Jessica Silver-Greenberg is the New York Times business reporter who covers banks. She was interviewed at NPR yesterday afternoon about JPMorgan's Jamie Dimon and his appearance yesterday before the Senate Banking Committee. The NPR interviewer suggested that Dimon was "treated with a pretty gentle hand before the Senate Banking Committee today. Is it a sign, do you think, of a favored son of Washington exerting his clout?"
SILVER-GREENBERG: I think so. We were all a little bit surprised at the nature of the questions that were lobbed at him today. He was deferred to, I thought, by many of the members of the Senate Banking Committee. At one point, I think a couple of members of Congress actually asked him, you know, how would you best regulate the banking industry? And he was given, I think, a wide range of questions that deferred to his kind of - his expertise within the banking industry.

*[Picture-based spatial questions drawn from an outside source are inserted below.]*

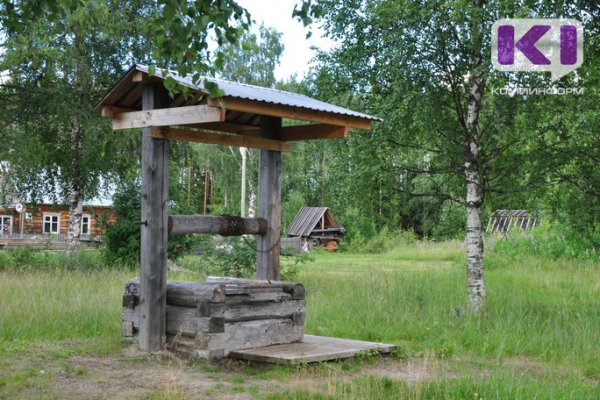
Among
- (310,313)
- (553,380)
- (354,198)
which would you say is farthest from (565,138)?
(553,380)

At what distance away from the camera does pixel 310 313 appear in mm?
10711

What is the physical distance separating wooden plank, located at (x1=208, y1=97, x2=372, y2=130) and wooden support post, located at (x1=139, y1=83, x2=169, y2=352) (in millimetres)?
1168

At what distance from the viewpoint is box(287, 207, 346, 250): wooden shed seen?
36.9m

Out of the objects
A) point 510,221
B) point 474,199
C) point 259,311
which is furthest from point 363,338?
point 510,221

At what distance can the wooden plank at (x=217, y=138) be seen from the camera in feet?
26.8

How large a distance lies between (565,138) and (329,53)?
411 centimetres

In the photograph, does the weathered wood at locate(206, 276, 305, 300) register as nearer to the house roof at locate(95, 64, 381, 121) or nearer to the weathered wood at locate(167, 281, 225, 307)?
the weathered wood at locate(167, 281, 225, 307)

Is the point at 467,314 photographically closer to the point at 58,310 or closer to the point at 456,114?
the point at 456,114

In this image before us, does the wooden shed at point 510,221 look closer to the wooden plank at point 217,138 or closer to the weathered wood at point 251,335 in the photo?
the wooden plank at point 217,138

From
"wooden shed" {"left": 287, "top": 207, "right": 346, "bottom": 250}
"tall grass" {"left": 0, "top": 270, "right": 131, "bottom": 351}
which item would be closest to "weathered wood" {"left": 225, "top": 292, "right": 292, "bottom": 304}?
"tall grass" {"left": 0, "top": 270, "right": 131, "bottom": 351}

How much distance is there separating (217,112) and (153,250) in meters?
1.71

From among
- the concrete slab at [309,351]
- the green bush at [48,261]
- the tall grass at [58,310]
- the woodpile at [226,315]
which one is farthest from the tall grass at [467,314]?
the green bush at [48,261]

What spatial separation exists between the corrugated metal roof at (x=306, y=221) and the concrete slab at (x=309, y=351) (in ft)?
93.0

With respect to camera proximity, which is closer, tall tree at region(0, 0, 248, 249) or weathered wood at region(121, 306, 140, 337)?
weathered wood at region(121, 306, 140, 337)
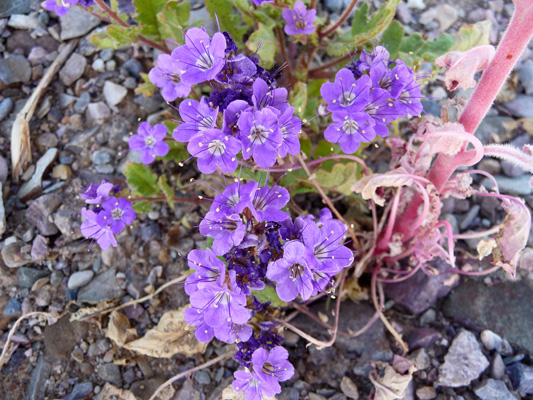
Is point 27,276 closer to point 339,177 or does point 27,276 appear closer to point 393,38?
point 339,177

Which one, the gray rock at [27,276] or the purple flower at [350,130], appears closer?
the purple flower at [350,130]

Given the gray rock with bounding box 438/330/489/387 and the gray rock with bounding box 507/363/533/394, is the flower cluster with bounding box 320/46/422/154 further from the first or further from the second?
the gray rock with bounding box 507/363/533/394

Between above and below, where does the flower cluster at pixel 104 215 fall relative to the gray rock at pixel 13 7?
below

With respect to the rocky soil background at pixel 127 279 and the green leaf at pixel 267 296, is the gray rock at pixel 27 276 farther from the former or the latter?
the green leaf at pixel 267 296

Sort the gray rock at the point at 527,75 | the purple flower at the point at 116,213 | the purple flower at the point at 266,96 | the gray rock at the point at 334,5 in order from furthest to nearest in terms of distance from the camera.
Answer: the gray rock at the point at 334,5 < the gray rock at the point at 527,75 < the purple flower at the point at 116,213 < the purple flower at the point at 266,96

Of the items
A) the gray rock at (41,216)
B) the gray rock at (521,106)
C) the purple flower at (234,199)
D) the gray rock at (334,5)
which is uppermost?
the gray rock at (334,5)

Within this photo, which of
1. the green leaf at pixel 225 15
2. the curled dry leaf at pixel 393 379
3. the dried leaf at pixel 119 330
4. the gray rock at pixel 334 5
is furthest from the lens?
the gray rock at pixel 334 5

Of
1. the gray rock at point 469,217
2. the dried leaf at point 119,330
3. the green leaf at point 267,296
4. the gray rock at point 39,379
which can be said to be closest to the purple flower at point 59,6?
the dried leaf at point 119,330

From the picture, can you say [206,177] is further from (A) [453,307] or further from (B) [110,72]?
(A) [453,307]
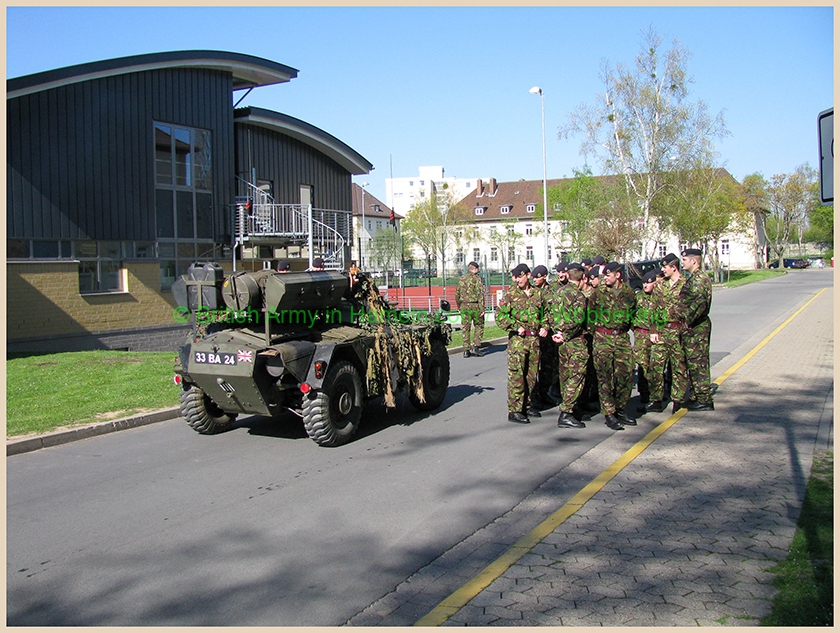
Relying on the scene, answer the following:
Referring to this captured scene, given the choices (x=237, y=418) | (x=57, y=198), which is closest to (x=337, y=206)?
(x=57, y=198)

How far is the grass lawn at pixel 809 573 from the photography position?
3980 mm

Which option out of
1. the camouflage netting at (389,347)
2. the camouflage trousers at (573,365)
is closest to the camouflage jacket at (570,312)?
the camouflage trousers at (573,365)

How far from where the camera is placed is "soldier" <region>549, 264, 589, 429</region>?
342 inches

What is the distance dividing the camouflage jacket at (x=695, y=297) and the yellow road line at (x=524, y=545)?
1.62 meters

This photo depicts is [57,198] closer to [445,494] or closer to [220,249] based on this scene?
[220,249]

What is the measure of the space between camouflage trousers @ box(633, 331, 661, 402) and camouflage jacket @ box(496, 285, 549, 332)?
5.04ft

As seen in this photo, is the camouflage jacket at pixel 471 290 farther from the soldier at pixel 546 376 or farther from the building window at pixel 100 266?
the building window at pixel 100 266

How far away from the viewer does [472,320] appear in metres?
Result: 16.6

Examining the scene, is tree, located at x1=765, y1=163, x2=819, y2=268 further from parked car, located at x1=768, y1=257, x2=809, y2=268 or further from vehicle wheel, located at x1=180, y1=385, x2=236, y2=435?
vehicle wheel, located at x1=180, y1=385, x2=236, y2=435

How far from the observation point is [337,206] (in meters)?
29.3

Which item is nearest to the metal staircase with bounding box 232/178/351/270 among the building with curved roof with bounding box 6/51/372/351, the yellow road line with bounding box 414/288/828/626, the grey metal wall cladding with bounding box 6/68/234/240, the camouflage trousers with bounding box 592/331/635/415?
the building with curved roof with bounding box 6/51/372/351

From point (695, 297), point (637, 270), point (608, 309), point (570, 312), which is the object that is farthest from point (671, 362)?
point (637, 270)

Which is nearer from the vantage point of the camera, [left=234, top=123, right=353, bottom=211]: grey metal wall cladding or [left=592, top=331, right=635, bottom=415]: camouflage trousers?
[left=592, top=331, right=635, bottom=415]: camouflage trousers

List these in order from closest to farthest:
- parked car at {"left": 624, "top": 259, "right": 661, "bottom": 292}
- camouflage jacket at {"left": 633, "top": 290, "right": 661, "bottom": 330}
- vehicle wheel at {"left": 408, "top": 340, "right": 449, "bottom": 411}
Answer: camouflage jacket at {"left": 633, "top": 290, "right": 661, "bottom": 330} < vehicle wheel at {"left": 408, "top": 340, "right": 449, "bottom": 411} < parked car at {"left": 624, "top": 259, "right": 661, "bottom": 292}
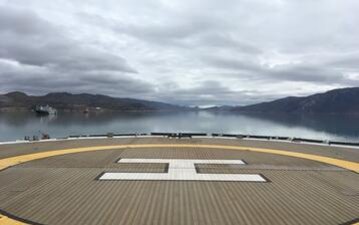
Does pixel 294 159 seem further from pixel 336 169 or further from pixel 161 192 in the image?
pixel 161 192

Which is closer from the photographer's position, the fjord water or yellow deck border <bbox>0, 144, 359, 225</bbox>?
yellow deck border <bbox>0, 144, 359, 225</bbox>

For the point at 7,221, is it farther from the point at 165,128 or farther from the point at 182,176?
the point at 165,128

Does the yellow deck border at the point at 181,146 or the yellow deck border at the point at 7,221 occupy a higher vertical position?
the yellow deck border at the point at 181,146

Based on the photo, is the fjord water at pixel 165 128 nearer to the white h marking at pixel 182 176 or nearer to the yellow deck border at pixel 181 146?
the yellow deck border at pixel 181 146

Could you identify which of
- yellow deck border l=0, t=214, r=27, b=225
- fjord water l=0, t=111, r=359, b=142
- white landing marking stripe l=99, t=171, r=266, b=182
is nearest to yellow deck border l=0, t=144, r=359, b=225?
white landing marking stripe l=99, t=171, r=266, b=182

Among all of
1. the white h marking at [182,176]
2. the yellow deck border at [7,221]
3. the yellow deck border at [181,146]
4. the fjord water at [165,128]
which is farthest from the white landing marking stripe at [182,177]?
the fjord water at [165,128]

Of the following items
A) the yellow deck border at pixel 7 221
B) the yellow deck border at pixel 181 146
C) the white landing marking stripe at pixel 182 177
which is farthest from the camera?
the yellow deck border at pixel 181 146

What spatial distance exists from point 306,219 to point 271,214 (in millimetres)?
959

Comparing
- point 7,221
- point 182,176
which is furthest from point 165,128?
point 7,221

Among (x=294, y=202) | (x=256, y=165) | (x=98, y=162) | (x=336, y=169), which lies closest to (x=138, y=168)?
(x=98, y=162)

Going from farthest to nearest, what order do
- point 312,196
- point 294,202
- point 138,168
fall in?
point 138,168 < point 312,196 < point 294,202

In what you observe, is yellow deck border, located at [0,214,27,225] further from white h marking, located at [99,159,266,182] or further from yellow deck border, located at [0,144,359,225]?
yellow deck border, located at [0,144,359,225]

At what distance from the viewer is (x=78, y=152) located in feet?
69.3

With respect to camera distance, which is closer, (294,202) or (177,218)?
(177,218)
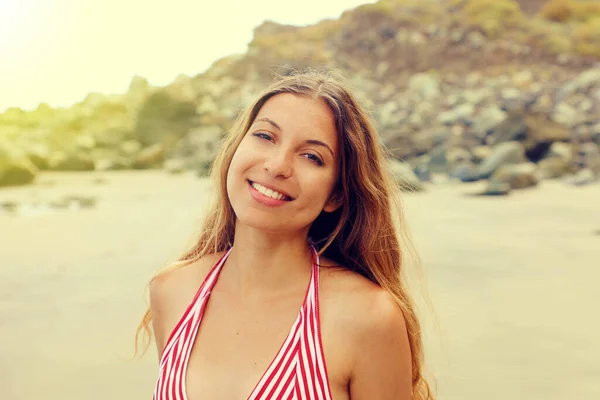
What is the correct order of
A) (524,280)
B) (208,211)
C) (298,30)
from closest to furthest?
(208,211) < (524,280) < (298,30)

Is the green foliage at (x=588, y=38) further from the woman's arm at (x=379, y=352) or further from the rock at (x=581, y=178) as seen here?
the woman's arm at (x=379, y=352)

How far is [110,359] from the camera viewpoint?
2652mm

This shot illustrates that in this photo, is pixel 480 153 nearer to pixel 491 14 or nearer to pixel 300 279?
pixel 300 279

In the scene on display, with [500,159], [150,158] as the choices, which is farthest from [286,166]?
[150,158]

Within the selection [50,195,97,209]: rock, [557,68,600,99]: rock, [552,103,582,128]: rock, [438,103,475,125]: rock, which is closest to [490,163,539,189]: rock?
[552,103,582,128]: rock

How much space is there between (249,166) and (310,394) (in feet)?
1.32

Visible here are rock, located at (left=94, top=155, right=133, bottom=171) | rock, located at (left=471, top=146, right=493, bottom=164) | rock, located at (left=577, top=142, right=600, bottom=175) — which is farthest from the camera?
rock, located at (left=94, top=155, right=133, bottom=171)

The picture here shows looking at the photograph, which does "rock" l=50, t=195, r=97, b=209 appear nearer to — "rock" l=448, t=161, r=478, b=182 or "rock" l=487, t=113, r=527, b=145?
"rock" l=448, t=161, r=478, b=182

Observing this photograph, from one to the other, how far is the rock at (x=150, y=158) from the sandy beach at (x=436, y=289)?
201 cm

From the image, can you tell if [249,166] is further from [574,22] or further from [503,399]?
[574,22]

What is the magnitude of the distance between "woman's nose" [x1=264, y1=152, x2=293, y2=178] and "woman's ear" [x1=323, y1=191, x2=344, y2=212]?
0.15m

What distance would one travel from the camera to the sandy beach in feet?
8.01

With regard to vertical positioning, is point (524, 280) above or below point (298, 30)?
below

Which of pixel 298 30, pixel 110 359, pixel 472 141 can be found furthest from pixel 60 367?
pixel 298 30
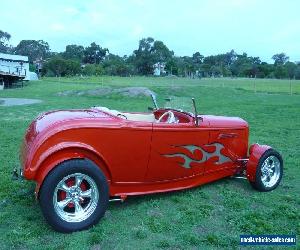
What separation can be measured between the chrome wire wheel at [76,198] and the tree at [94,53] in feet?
361

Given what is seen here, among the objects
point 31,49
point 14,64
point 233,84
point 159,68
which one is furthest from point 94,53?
point 233,84

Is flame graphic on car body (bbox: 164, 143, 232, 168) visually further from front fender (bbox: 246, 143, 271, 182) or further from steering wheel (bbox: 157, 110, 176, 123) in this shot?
steering wheel (bbox: 157, 110, 176, 123)

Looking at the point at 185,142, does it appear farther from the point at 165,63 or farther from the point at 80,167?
the point at 165,63

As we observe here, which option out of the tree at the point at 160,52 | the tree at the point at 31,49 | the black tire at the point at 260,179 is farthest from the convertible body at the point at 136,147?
the tree at the point at 31,49

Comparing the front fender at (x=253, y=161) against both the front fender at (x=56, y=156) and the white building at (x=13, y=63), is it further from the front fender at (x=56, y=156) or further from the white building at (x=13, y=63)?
the white building at (x=13, y=63)

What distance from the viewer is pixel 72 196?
4.32 m

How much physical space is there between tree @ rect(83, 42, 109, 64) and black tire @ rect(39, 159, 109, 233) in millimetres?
110137

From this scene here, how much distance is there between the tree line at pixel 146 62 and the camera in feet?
262

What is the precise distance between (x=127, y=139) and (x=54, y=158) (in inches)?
35.7

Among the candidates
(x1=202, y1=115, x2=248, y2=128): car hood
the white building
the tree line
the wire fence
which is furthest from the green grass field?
the tree line

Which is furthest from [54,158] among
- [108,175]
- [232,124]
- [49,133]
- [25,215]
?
[232,124]

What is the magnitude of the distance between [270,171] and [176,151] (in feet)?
5.88

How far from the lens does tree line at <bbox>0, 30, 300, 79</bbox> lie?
262 ft

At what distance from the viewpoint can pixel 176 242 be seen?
4.08 meters
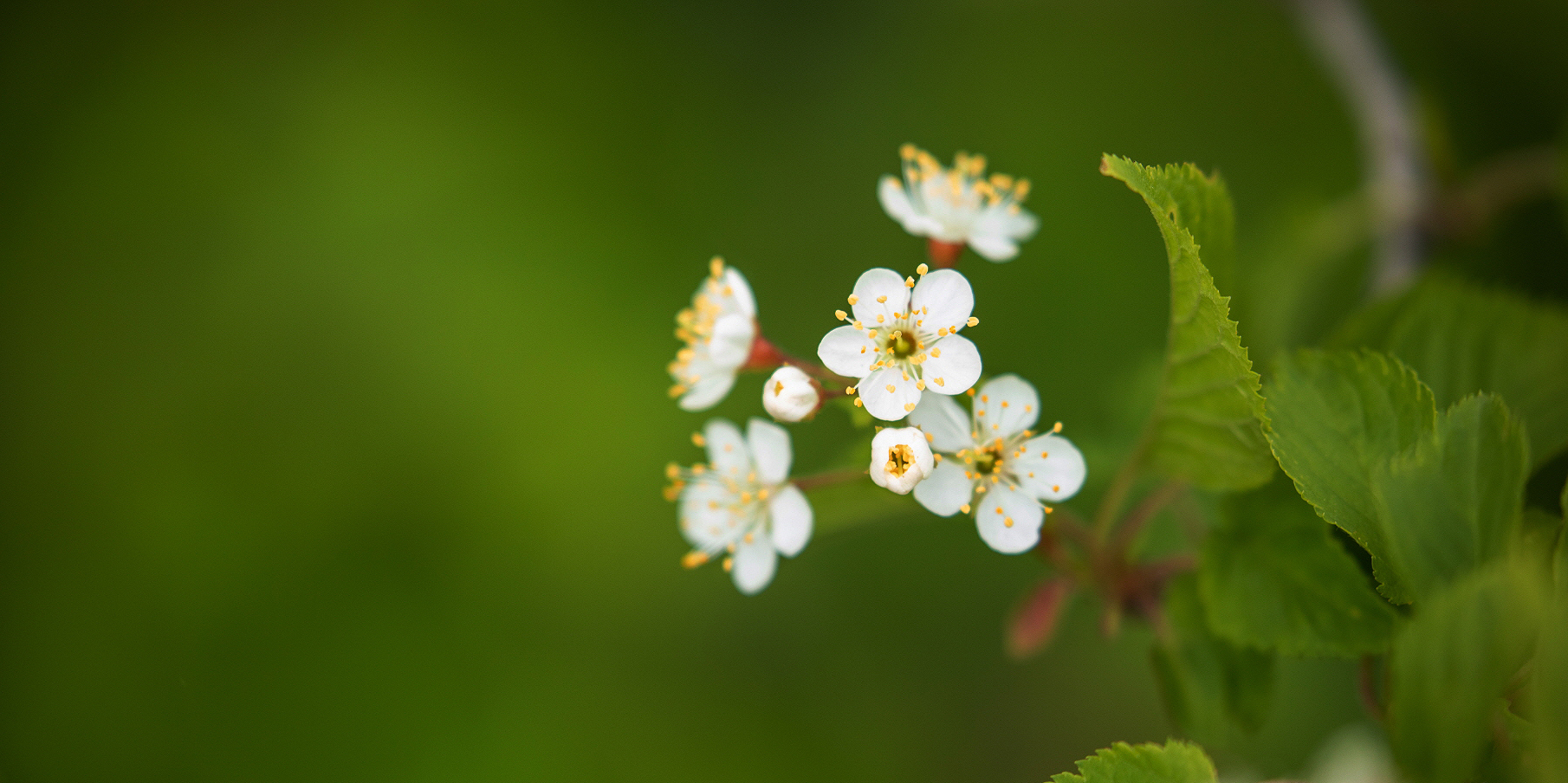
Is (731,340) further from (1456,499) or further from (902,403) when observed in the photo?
(1456,499)

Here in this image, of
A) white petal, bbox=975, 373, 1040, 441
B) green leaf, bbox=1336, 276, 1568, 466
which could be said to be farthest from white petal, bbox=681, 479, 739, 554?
green leaf, bbox=1336, 276, 1568, 466

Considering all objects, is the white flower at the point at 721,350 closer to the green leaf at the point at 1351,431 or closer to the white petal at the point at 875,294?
the white petal at the point at 875,294

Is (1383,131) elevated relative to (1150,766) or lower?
elevated

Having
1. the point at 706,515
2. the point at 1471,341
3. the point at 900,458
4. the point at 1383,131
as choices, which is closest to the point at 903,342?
the point at 900,458

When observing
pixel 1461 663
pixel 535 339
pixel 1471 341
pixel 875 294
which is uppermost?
pixel 535 339

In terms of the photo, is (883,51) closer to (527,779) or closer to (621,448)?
(621,448)

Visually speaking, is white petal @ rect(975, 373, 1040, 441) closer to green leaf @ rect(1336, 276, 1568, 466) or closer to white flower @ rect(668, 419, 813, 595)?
white flower @ rect(668, 419, 813, 595)

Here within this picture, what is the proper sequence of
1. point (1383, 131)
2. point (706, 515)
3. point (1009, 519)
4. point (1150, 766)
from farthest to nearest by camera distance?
1. point (1383, 131)
2. point (706, 515)
3. point (1009, 519)
4. point (1150, 766)

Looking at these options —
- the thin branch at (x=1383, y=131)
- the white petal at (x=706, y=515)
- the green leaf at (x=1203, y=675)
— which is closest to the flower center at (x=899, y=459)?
the white petal at (x=706, y=515)

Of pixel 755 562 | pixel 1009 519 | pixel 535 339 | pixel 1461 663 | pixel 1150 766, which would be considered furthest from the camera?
pixel 535 339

BLOCK: Well, let's talk about how he wields his political influence in Washington. He's called government relations JPMorgan's seventh line of business. So what does he do? How does he work that?
SILVER-GREENBERG: Well, so first, it's the talent that he marshals. So he has Naomi Camper. She's currently the co-head of the bank's federal government relations group, and she was an aide for the committee chair, Tim Johnson, so the chair of the Senate Banking Committee. That's one element is that he definitely marshals the talent of people who have real sway and connections throughout Washington and brings them, you know, to work for him. Then JPMorgan Chase has also been a very generous contributor to the campaigns of many of the members of the Senate Banking Committee that we heard ask him questions today.
So in 2010, for instance, JPMorgan topped the industry in terms of lobbying dollars. I think they spent something like upwards of $7 million in lobbying in one year alone. So far this year, I believe JPMorgan has spent about 1.9 million on lobbying, and much of that has been directed at trying to influence the writing of regulations, specifically the Dodd-Frank banking reform bill because Jamie has been a very vociferous critic of the elements of that bill.
BLOCK: What about ties also with the Obama administration apart from Congress?
SILVER-GREENBERG: Right. So I think one of the more notable examples is that he was so well regarded within the Obama administration that Rahm Emanuel was tapped to appear at the bank's annual meeting in 2009. The appearance was eventually scuttled, but you can see that that's the level of kind of comfort, coziness that Jamie Dimon and also JPMorgan Chase has with regulators and the administration in Washington.
BLOCK: Rahm Emanuel, then White House chief of staff.
BLOCK: What about the tone of Jamie Dimon that you heard before the committee today? Did you hear any changes from what you've heard from him before, specifically, say, about regulation and his opposition to it?
SILVER-GREENBERG: No. I think there was actually - what was notable is that even despite, you know, this $2 billion trading loss that could reach upwards of $5 billion when all is said and done, he really has not changed his tone. ...NPR
For all that, the Senate -- at least the Republican senators -- didn't get much satisfaction out of the encounter, according to Dana Milbank.
Republicans found the head of the country’s largest bank to be alarmingly off-message.
Dimon had little interest in joining Republicans in complaining that President Obama’s regulations destroyed capitalism as they knew it. In fact, he even had some kind words for the Dodd-Frank financial reforms. And the banker’s most passionate plea to the lawmakers was one that Republicans most emphatically don’t want to hear: Enact the Simpson-Bowles debt proposal, a package of spending cuts and — gulp — increased tax revenue that was largely scuttled by House Republicans.
“If we had done something remotely like Simpson-Bowles,” Dimon said in response to Sen. Michael Bennet (D-Colo.) at the end of the hearing, “you would have increased confidence in America. You would have shown a real fix of the long-term fiscal problem. I think you would have had . . . a more effective tax system that is conducive to economic growth.”
In fact, he said, not enacting such a plan “helped cause a downturn last year.” ...Milbank, WaPo
Truth be told, it's the Republicans who are (as usual) deeply into the porn of the encounter. See the shivers running down this Republican senator's spine.
... Who could keep pace with Sen. Jim DeMint (R-S.C.), who said, “We can hardly sit in judgment of your losing $2 billion”? The apparently awestruck senator stammered: “I — I — I think we do need to recognize that you are a very big bank, the biggest in the world.”
Despite all the affirmations of how very big and large and huge and great and powerful Dimon is, he declined to join their all-out assault on the Wall Street reforms. ...Milbank, WaPo
Republicans tried to get a little special love from Dimon and ...failed.